Sadly The Idiots Lantern, promising though especially its gripping opening was, does not live up to the plot strengths and characterisations of Gatisss debut, The Unquiet Dead. Lantern is steeped in curiosities and lingering images, but this time round the story seems to have been written around these, betraying a rather thin plot anaemically developed from a far more promising premise, and little in the way of substantial explanations regarding the true nature of the token extra-terrestrial adversary. If ever a new Who story so far desperately needed a second episode to fulfil its potential, The Idiots Lantern does. In time the drawn-out comic strip of Rise of the Cybermen/Age of Steel will come to be seen as the Battlefield to Idiots Lanterns Ghost Light.
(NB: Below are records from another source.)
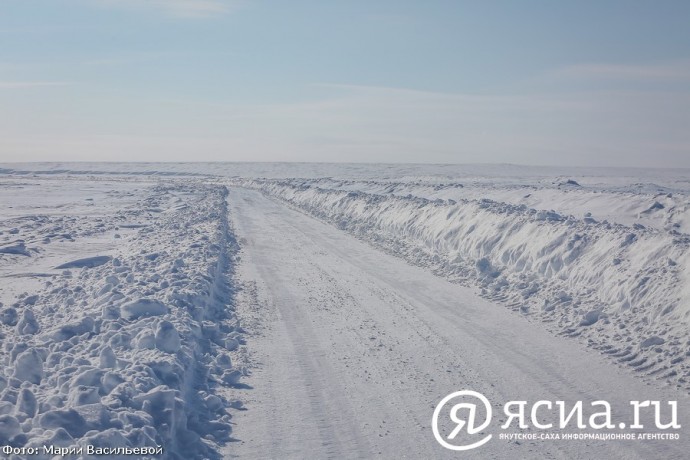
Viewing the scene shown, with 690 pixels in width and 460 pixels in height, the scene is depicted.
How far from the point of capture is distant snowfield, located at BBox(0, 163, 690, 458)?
654 cm

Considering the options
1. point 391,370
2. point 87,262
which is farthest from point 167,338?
point 87,262

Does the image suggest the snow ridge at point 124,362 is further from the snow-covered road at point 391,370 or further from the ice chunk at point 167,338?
the snow-covered road at point 391,370

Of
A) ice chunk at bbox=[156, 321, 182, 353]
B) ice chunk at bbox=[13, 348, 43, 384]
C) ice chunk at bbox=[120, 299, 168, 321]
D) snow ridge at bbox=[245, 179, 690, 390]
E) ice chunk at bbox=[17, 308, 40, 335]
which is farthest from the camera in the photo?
ice chunk at bbox=[120, 299, 168, 321]

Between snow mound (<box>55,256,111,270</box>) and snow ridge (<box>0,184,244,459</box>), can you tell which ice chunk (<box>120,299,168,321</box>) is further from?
snow mound (<box>55,256,111,270</box>)

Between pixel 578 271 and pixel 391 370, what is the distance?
6.93 m

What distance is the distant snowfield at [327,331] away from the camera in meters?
6.54

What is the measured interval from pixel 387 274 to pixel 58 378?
424 inches

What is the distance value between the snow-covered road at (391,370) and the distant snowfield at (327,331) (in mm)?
36

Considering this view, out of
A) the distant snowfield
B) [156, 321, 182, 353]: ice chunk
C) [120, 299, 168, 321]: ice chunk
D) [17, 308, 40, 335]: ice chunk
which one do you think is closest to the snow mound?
the distant snowfield

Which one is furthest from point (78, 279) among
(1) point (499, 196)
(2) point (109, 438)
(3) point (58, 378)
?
(1) point (499, 196)

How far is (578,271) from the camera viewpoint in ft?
46.5

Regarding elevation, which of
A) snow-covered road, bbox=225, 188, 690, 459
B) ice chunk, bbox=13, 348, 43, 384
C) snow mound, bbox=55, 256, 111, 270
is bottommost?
snow mound, bbox=55, 256, 111, 270

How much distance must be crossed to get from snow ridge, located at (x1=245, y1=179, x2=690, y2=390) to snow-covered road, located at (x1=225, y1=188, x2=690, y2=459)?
676mm

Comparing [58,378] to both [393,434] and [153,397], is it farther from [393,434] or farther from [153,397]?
[393,434]
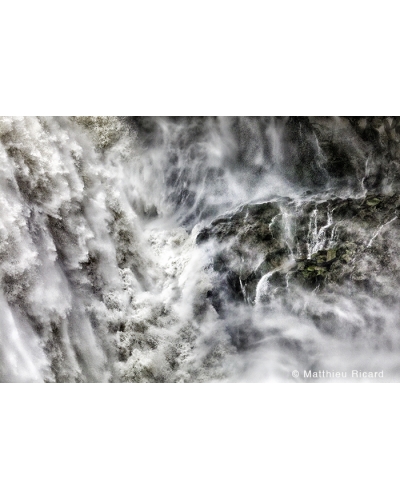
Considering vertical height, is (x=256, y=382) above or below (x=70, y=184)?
below

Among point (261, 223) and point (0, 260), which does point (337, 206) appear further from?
point (0, 260)

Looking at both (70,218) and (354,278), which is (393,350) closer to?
(354,278)

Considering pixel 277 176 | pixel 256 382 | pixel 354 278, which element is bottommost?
pixel 256 382

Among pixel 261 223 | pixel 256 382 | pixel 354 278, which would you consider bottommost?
pixel 256 382

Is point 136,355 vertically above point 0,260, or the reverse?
point 0,260

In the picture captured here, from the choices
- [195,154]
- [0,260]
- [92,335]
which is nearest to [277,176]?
[195,154]

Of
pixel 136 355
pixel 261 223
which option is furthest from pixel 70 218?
pixel 261 223
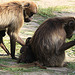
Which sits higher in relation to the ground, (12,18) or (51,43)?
(12,18)

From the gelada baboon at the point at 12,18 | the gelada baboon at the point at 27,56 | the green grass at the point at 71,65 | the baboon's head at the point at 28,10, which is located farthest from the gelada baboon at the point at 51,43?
the baboon's head at the point at 28,10

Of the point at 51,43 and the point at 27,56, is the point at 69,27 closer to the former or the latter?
the point at 51,43

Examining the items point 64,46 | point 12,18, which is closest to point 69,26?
point 64,46

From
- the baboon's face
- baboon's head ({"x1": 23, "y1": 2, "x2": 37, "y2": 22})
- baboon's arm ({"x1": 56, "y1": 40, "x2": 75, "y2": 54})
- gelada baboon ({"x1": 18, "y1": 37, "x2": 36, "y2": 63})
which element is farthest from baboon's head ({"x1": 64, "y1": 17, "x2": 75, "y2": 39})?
baboon's head ({"x1": 23, "y1": 2, "x2": 37, "y2": 22})

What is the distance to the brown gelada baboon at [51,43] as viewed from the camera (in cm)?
571

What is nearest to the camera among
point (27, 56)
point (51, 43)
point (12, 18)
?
point (51, 43)

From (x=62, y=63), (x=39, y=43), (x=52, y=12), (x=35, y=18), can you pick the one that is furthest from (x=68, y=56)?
(x=52, y=12)

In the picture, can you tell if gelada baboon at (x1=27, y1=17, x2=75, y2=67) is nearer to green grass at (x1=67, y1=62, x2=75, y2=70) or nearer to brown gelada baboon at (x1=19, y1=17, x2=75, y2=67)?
brown gelada baboon at (x1=19, y1=17, x2=75, y2=67)

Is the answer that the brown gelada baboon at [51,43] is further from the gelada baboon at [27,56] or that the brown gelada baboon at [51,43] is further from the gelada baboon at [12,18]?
the gelada baboon at [12,18]

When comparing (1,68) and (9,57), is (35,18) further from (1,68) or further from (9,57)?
(1,68)

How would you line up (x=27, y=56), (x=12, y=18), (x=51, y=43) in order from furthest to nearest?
(x=12, y=18) < (x=27, y=56) < (x=51, y=43)

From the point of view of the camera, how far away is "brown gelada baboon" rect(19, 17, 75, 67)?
18.7 ft

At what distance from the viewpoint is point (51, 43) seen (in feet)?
18.7

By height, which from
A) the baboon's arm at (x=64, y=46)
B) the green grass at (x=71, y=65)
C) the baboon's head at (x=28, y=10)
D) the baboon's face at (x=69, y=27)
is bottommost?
the green grass at (x=71, y=65)
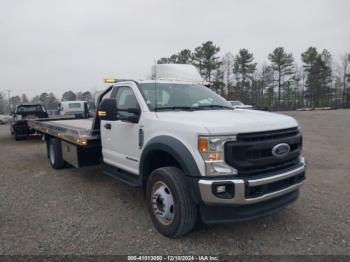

The opportunity for a truly intriguing story was lost here due to the restraints of a one episode format. Stylistically the episode cant be faulted much, its direction, though often agonisingly lop-sided making one feel rather drunk watching it is impeccable, but sadly the plot and characterisations are lacking and the overall impression is of a series of intriguing glimpses swamped by unnecessary Coronation footage, caricaturish characters and directorial onanism.
Maybe it will improve on re-watching. A tentative 7/10; possibly 6. Interesting, but disappointing.